**REQUIRED WORK**
Every line in the listing below that holds the word "recaptcha" should be returned.

Start of PROVIDED INFORMATION

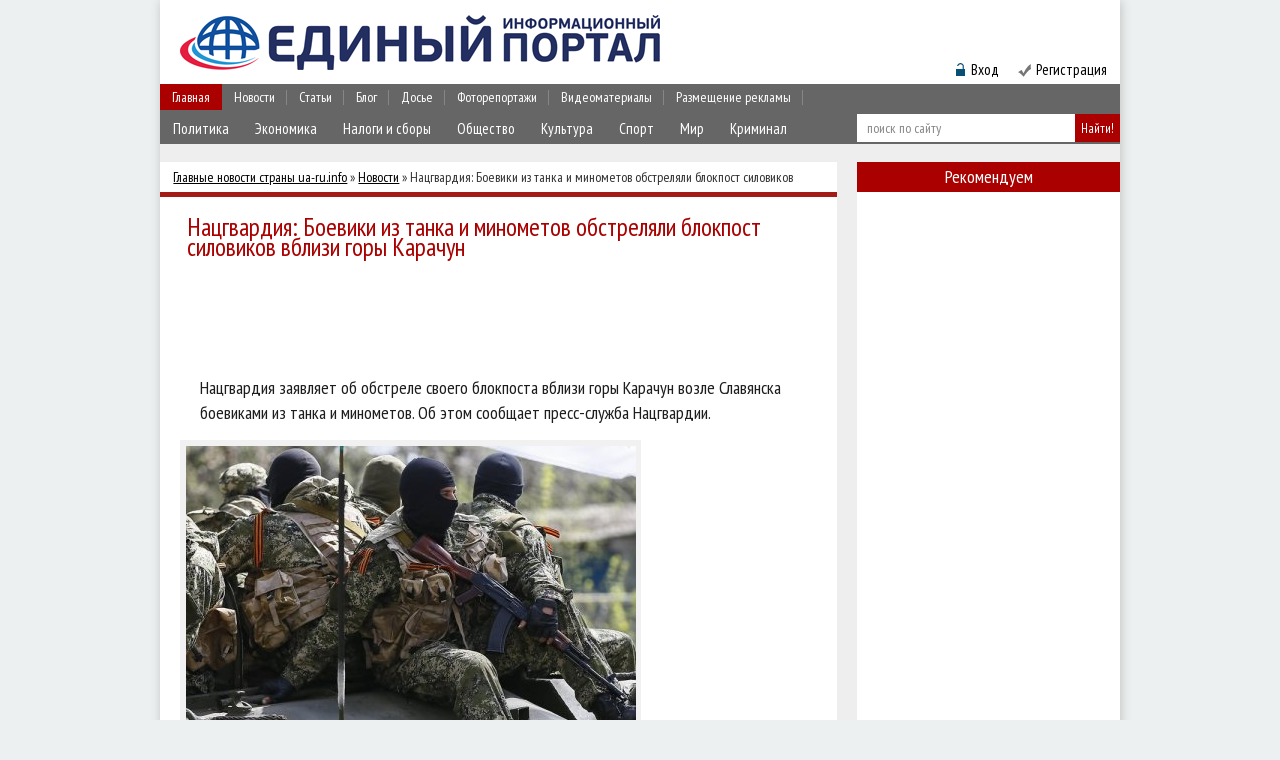

--- FILE ---
content_type: text/html; charset=utf-8
request_url: https://www.google.com/recaptcha/api2/aframe
body_size: 266
content:
<!DOCTYPE HTML><html><head><meta http-equiv="content-type" content="text/html; charset=UTF-8"></head><body><script nonce="jo8d3dGh7Ikeui4GfGWrJQ">/** Anti-fraud and anti-abuse applications only. See google.com/recaptcha */ try{var clients={'sodar':'https://pagead2.googlesyndication.com/pagead/sodar?'};window.addEventListener("message",function(a){try{if(a.source===window.parent){var b=JSON.parse(a.data);var c=clients[b['id']];if(c){var d=document.createElement('img');d.src=c+b['params']+'&rc='+(localStorage.getItem("rc::a")?sessionStorage.getItem("rc::b"):"");window.document.body.appendChild(d);sessionStorage.setItem("rc::e",parseInt(sessionStorage.getItem("rc::e")||0)+1);localStorage.setItem("rc::h",'1769314773671');}}}catch(b){}});window.parent.postMessage("_grecaptcha_ready", "*");}catch(b){}</script></body></html>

End of PROVIDED INFORMATION

**TASK RESPONSE**
request_url: https://www.google.com/recaptcha/api2/aframe
<!DOCTYPE HTML><html><head><meta http-equiv="content-type" content="text/html; charset=UTF-8"></head><body><script nonce="jo8d3dGh7Ikeui4GfGWrJQ">/** Anti-fraud and anti-abuse applications only. See google.com/recaptcha */ try{var clients={'sodar':'https://pagead2.googlesyndication.com/pagead/sodar?'};window.addEventListener("message",function(a){try{if(a.source===window.parent){var b=JSON.parse(a.data);var c=clients[b['id']];if(c){var d=document.createElement('img');d.src=c+b['params']+'&rc='+(localStorage.getItem("rc::a")?sessionStorage.getItem("rc::b"):"");window.document.body.appendChild(d);sessionStorage.setItem("rc::e",parseInt(sessionStorage.getItem("rc::e")||0)+1);localStorage.setItem("rc::h",'1769314773671');}}}catch(b){}});window.parent.postMessage("_grecaptcha_ready", "*");}catch(b){}</script></body></html>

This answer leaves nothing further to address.